July 23, 2015
By Mark Terry, BioSpace.com Breaking News Staff
Cambridge, Mass.-based RaNA Therapeutics, Inc. , announced today that it had closed on a $55 million oversubscribed Series B financing round. Co-leading the round was MRL Ventures, the early-stage therapeutics fund of Merck & Co. , and The Baupost Group, LLC.
Also participating were new investors Rock Springs Capital Management, Brookside Capital, Leerink Partners LLC and a blue chip public investment fund whose identity was not disclosed. Joining in were existing investors Atlas Venture, Monsanto, MS Ventures, Omega Funds, Partners Innovation Fund, Pfizer Venture Investments and SR One.
Joshua Resnick, president of MRL Ventures, will join the RaNA board of directors. The original round closed in January 2012 with $20.7 million.
“We are thrilled to have the support of such a distinguished group of investors that are so excited to utilize this investment to devote more resources to our platforms and programs and further build out the capabilities, team and infrastructure necessary to support our evolution towards a clinical organization,” said Ronald Renaud, chief executive officer of RaNAin a statement. “Our proprietary platforms for targeting RNA and enabling the body’s own cells to selectively increase protein expression create multiple opportunities to develop novel medicines to treat a broad range of diseases with little or no treatment options today.”
RaNA’s approach to RNA-based therapies is different than the more typical RNA interference (RNAi) approach. RaNA’s focus is on supercharging RNA transcription for specific desirable proteins. RNAi’s approach, on the other hand, is to turn off the transcription of disease-related proteins.
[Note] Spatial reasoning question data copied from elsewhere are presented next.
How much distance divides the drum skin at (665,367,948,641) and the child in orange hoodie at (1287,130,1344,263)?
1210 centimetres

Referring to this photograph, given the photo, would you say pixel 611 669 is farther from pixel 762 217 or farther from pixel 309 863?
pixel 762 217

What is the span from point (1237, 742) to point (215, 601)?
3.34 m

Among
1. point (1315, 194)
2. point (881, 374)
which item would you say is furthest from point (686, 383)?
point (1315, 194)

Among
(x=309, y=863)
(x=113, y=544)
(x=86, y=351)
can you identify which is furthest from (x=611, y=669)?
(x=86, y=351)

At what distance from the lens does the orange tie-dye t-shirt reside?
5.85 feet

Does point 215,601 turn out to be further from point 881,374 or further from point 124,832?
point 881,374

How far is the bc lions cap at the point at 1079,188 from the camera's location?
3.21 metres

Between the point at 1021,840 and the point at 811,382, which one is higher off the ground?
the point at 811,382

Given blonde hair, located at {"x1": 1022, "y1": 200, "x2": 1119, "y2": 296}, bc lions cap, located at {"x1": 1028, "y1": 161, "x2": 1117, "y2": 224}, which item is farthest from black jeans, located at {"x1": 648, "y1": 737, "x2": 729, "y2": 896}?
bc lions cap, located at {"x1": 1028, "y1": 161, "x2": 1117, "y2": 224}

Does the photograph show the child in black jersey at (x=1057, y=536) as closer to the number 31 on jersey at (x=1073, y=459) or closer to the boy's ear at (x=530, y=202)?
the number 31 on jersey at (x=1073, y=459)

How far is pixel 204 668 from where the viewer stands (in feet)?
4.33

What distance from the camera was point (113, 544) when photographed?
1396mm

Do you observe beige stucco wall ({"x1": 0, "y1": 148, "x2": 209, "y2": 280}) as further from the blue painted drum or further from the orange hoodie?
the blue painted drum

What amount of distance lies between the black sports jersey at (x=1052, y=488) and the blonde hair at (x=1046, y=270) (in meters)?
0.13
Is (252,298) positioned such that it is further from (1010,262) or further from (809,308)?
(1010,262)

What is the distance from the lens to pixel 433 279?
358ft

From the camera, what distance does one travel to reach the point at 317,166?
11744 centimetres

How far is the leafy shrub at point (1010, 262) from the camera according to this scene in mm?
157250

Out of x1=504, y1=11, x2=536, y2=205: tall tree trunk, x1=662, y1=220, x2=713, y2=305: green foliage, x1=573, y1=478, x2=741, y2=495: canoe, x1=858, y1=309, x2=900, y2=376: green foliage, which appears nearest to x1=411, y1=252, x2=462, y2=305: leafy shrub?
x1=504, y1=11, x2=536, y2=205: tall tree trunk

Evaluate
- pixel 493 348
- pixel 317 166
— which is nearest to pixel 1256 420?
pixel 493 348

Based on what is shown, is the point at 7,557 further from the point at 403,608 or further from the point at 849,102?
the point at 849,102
“I am extremely excited about RaNA and the progress it has made since we seeded it,” said Brian Gallagher, a partner with GlaxoSmithKline ’s SR One venture group, one of the original investors, in a quote to Forbes. “It is extremely innovative technology with enormous potential to treat diseases utilizing their novel gain of function approach.”
In January 2015, Merck inked a licensing and collaboration agreement with Cambridge, Mass.-based Moderna Therapeutics for an upfront payment of $50 million. That deal was for the discovery and development of vaccines and passive immunity treatments against viral diseases using Moderna’s modified messenger RNA (mRNA) technology. The research deal is for three years with a possible one-year extension.
As far back as 2006, Merck has been interested in RNA therapeutics when it acquired Sirna Therapeutics for $1.1 billion. Sirna was focusing on RNAi.
RaNA’s focus is on long non-coding stretches of RNA. For a long time, scientists referred to these sections of RNA and DNA as “junk,” but over the last decade, researchers are gaining more insight into the so-called “dark matter” of DNA and RNA, finding that they often are involved in turning gene expression on and off like a switch.
RaNA is starting by attempting to develop drugs for spinal muscular atrophy, a genetic muscle control disease, and Friedreich’s ataxia, a genetic neurodegenerative disease. They hope to start clinical trials in 2017.
The funds raised in the Series B round will be used to take the company’s two compounds into human trials. There are rumors RaNA might go public, but Renaud won’t commit, telling Xconomy he plans to build the company “brick by brick. … Going public or whatever strategic initiative we want to do corporate-wise down the road will only come as a byproduct of building a great private company.”